Un nuovo studio determina i sintomi a lungo termine del Covid-19: sembra che, tra coloro che hanno contratto il virus prima di essere stati vaccinati, le probabilità di sviluppare il Long-Covid siano nettamente più alte.
Long Covid, il nuovo studio sui sintomi a lungo termine
Dopo 4 anni dall’inizio della pandemia sempre che il Covid non sia ancora un problema risolto a causa di un recente nuovo picco in Italia. Un recente studio condotto dai ricercatori delle università dell’Arizona, di Oxford e di Leeds ha messo in luce i molteplici aspetti del Long-Covid, l’insieme di sintomatologie che spesso viene sviluppata e mantenuta a lungo dopo la fine della sintomatologia acuta del Covid.

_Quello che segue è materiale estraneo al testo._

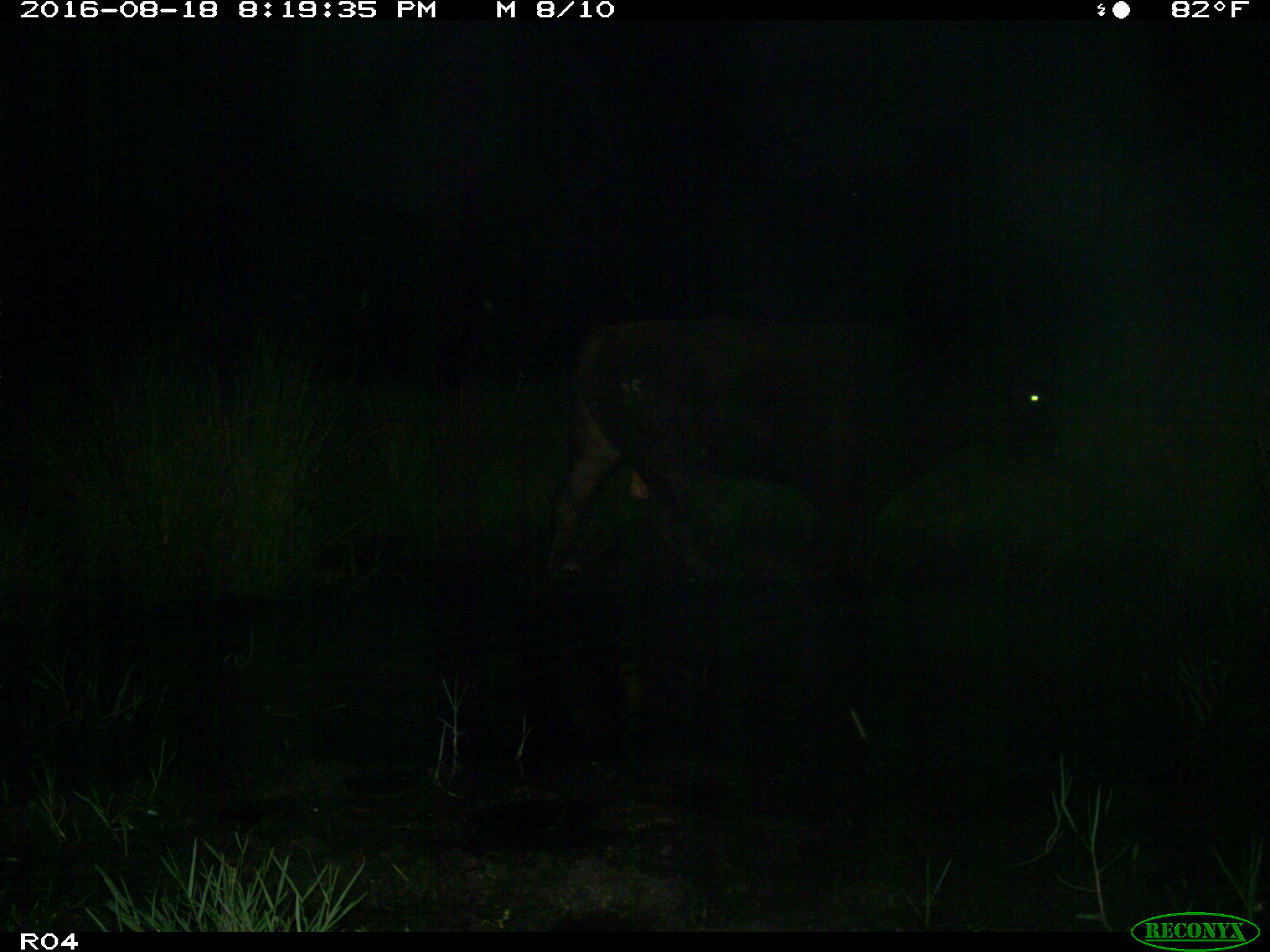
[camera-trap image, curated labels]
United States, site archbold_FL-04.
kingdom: Animalia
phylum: Chordata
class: Mammalia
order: Artiodactyla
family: Bovidae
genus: Bos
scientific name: Bos taurus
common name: domestic cow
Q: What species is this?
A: Bos taurus (domestic cow).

Il Long-Covid, o condizione post-Covid-19, viene definito come la presenza di sintomi che persistono per tre mesi o più dopo aver contratto il virus. Questa condizione può interessare numerosi sistemi di organi portando a gravi alterazioni funzionali e a un’ampia gamma di sintomi, tra cui affaticamento, deterioramento cognitivo (noto come nebbia cerebrale), dispnea (difficoltà respiratoria), dolore diffuso e problemi cardiaci. Ad oggi si stima che, solo negli Stati Uniti, il Long-Covid colpisca tra il 4% e il 10% della popolazione adulta, con una persona su dieci che sviluppa la condizione poco tempo dopo il primo tampone negativo. A livello globale, il 3-5% delle persone che hanno avuto un’infezione acuta da Covid-19 sviluppa il Long-Covid. Secondo una stima riportata da Il Sole 24 Ore, in Italia, circa il 45% dei cittadini che abbiano contratto il Covid almeno una volta, hanno sviluppato anche i sintomi a lungo termine: da semplici mal di testa a disturbi cardiaci e neurologici.
I ricercatori sottolineano la necessità di sviluppare e testare biomarcatori, come esami del sangue, per diagnosticare e monitorare i sintomi a lungo termine, nonché trovare terapie che affrontino le cause principali della malattia.